Speculative Tool Actions
Investigating whether speculative decoding can be adapted from token prediction to agent action prediction.
Current state: v2 evaluation complete (see ABLATION_REPORT_v2.md). v3 datasets + 1.7B proposer trained. Need: train 4B verifier + 8B proposer, then run eval.

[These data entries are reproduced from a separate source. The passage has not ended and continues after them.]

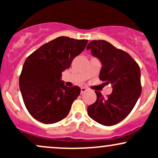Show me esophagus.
<instances>
[{
  "instance_id": "obj_1",
  "label": "esophagus",
  "mask_w": 158,
  "mask_h": 158,
  "mask_svg": "<svg viewBox=\"0 0 158 158\" xmlns=\"http://www.w3.org/2000/svg\"><path fill=\"white\" fill-rule=\"evenodd\" d=\"M87 90H88V89H87L86 88H85V87H82V88H81V94L84 93V92L86 91Z\"/></svg>"
}]
</instances>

Quick Start: Complete the Project
One-command training (A100-large, ~2h):
python train_all_v3.py
Or via HF Jobs:
hf_jobs(operation="run", script="https://hf.co/narcolepticchicken/speculative-tool-actions/resolve/main/train_all_v3.py",
dependencies=["transformers>=4.51","trl","torch","datasets","accelerate","peft","huggingface_hub"],
hardware_flavor="a100-large", timeout="12h")
Then evaluate:
python eval_runner_v3.py
Architecture
A cheap model (Qwen3-1.7B LoRA) proposes the next agent action. A verifier (Qwen3-4B LoRA) accepts or rejects. On rejection, fall back to the expensive 8B model.
Action space: tool_call, retrieval, file_read, file_write, repair, verifier, ask_clarification, final_answer, BLOCKED
Files
| File | Purpose |
|---|---|
train_all_v3.py |
Consolidated: trains 1.7B+4B+8B sequentially |
train_sft_v3.py |
Individual proposer training |
train_verifier_v3.py |
Individual verifier training |
eval_runner_v3.py |
All-5-configs evaluation |
PROJECT_REPORT.md |
Full project documentation + v2 results |
ABLATION_REPORT_v2.md |
v2 analysis (51% cheap vs 40% frozen 8B) |
eval_results_v2.json |
v2 raw results |
v2 Results
| Config | Acc | Cost |
|---|---|---|
| A: 8B frozen | 40% | 1.00 |
| B: 1.7B cheap | 51% | 0.15 |
| D: cheap + 4B RM | 51% | 0.25 |
| E: multi-proposal | 42% | 0.75 |
See ABLATION_REPORT_v2.md for analysis.
v3 Status
| Component | Status |
|---|---|
| Datasets (SFT, verifier, eval) | ✓ Built |
| 1.7B proposer | ✓ Trained |
| 4B verifier | ✗ Needs training |
| 8B proposer | ✗ Needs training |
| Eval runner | ✓ Ready |